Muslim group boycotts Nanavati Commission

The Nanavati Commission, probing last year's sectarian violence in Gujarat, started its hearings in Ahmedabad on Wednesday under a cloud of controversy with a prominent Muslim organization boycotting the proceedings.

"Our stand has been clear from the day Justice KG Shah was inducted into the commission. We knew that justice would elude us," chairperson of the Gujarat chapter of the Jamaat-e-Islami, Mohammed Safi Madni said.

The group, which has been involved in relief work, is currently engaged in helping rehabilitate the riot victims.

As the two-member commission began hearing depositions of the riot victims, there were others who expressed their lack of faith in it.

Senior High Court advocate Mohsin Quadri said it was a state government tool.

"The commission is the state government's tool to collect evidence in support of the perpetrators of the communal violence," Quadri alleged.

The two-member commission, headed by retired Justice GT Nanavati, has been entrusted with the task of investigating the causes of last year's riots, which killed at least 1,000 people.

The hearings in Ahmedabad, the last stop before the commission completes its investigation, are considered particularly crucial because the city accounted for about half of the killings.


In the first phase of the hearings until July 22, the commission will hear only those from the predominantly Hindu neighbourhoods of western Ahmedabad.

It is only in the second phase, scheduled to begin from July 28, when the commission will investigate the killings in Naroda-Patia and Gulbarg Society -- 85 people were killed in Naroda-Patia and 39, including former Congress parliamentarian Ehsan Jafri, in Gulbarg Society in eastern Ahmedabad.

Thus, the riot victims of two of the most brutal incidents in last year's violence will have to wait before they get a chance to depose.

Human rights activists pointed out that only incidents of looting of Muslim property and minor skirmishes were reported from western Ahmedabad.

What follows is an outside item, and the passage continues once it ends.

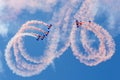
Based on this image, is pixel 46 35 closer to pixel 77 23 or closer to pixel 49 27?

The major incidents of violence occurred in the eastern Ahmedabad, which has a mixed population of Hindus and Muslims.

But controversy is not new for the commission.

Two months ago in May, Nanavati created a storm when he gave a clean chit to the Bharatiya Janata Party (BJP) government. He said the government had no role to play in the communal violence and there was no clinching evidence available against it.

This was despite several rights groups and victims who said the state government had actively colluded with rightwing Hindu groups in the riots.

Following the widely criticized statement, the commission's hearing in Vadodara last month was boycotted by several NGOs and civil liberties groups.

The commission began its hearing last year from Godhra, from where the riots had sparked off after the killing of 59 train passengers.

The commission has so far held hearings in 22 of the 25 districts and received more than 4,000 representations from the riot victims narrating incidents of violence.